Pictures excluded, set down exactly the lines from the one containing "Jeune femme avec" through the final line of the material, and only those.

Segment Start: Data excerpts

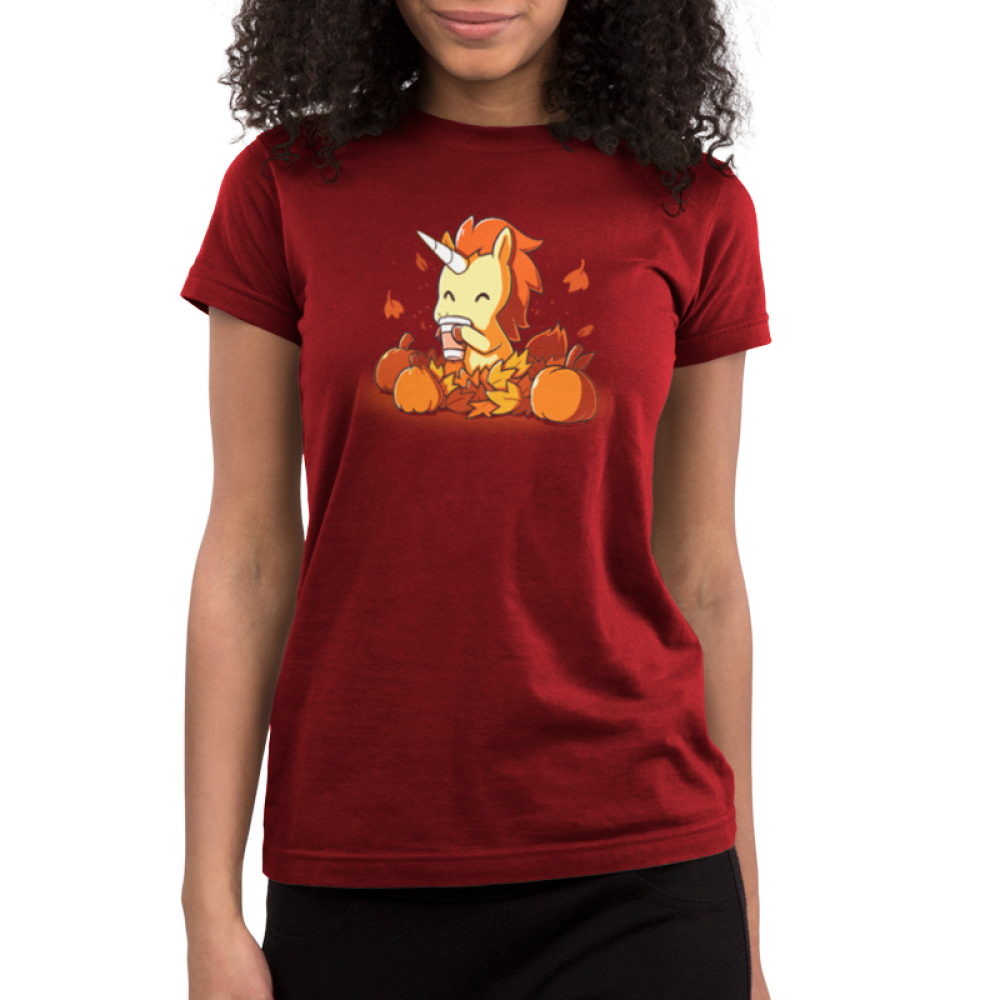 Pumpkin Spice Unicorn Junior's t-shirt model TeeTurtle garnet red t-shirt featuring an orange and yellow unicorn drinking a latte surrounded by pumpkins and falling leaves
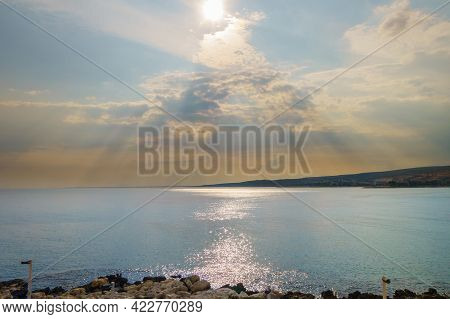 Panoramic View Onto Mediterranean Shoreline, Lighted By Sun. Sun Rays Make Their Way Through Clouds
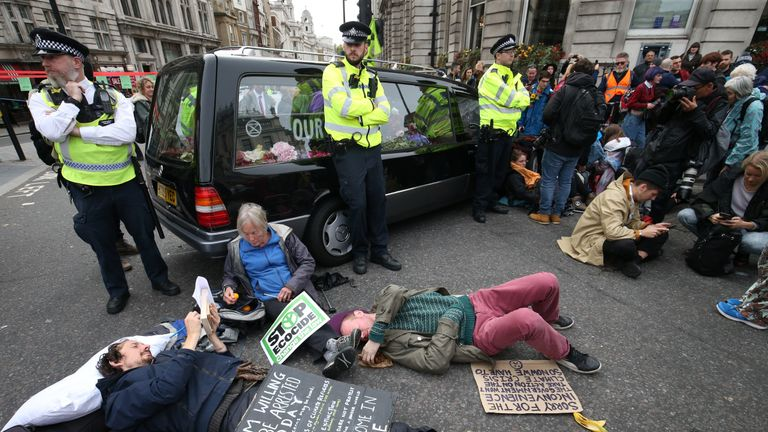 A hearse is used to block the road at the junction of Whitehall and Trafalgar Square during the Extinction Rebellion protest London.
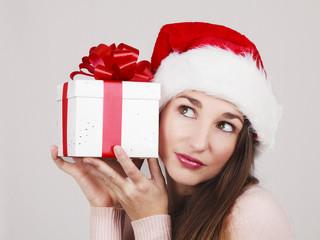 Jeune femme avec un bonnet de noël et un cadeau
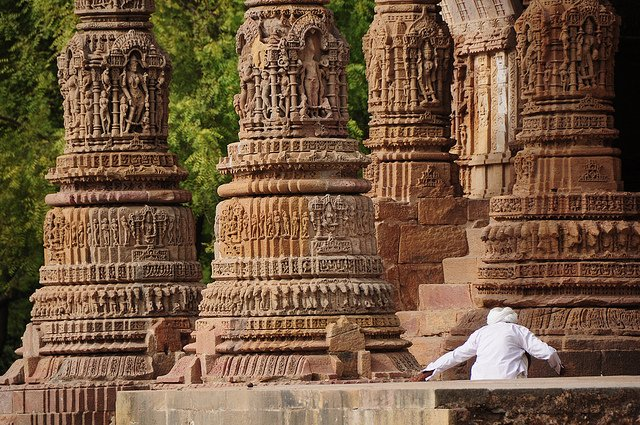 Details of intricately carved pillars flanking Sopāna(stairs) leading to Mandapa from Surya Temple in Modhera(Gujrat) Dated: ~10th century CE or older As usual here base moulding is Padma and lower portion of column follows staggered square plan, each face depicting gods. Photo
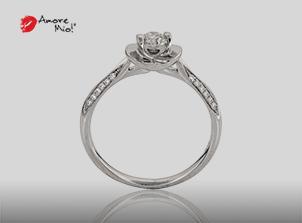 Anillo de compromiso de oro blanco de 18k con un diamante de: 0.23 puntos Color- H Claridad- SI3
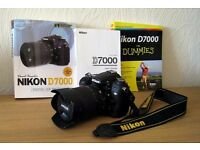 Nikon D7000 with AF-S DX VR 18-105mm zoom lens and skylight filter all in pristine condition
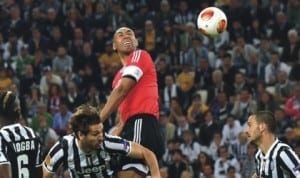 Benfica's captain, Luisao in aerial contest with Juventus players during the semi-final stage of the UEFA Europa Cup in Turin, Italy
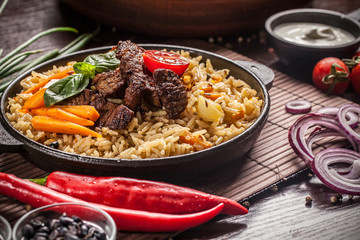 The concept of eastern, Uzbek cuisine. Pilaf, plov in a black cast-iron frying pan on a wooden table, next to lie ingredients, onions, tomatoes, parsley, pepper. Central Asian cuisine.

Segment End: Data excerpts

The completed task
 Jeune femme avec un bonnet de noël et un cadeau
 Details of intricately carved pillars flanking Sopāna(stairs) leading to Mandapa from Surya Temple in Modhera(Gujrat) Dated: ~10th century CE or older As usual here base moulding is Padma and lower portion of column follows staggered square plan, each face depicting gods. Photo
 Anillo de compromiso de oro blanco de 18k con un diamante de: 0.23 puntos Color- H Claridad- SI3
 Nikon D7000 with AF-S DX VR 18-105mm zoom lens and skylight filter all in pristine condition
 Benfica's captain, Luisao in aerial contest with Juventus players during the semi-final stage of the UEFA Europa Cup in Turin, Italy
 The concept of eastern, Uzbek cuisine. Pilaf, plov in a black cast-iron frying pan on a wooden table, next to lie ingredients, onions, tomatoes, parsley, pepper. Central Asian cuisine.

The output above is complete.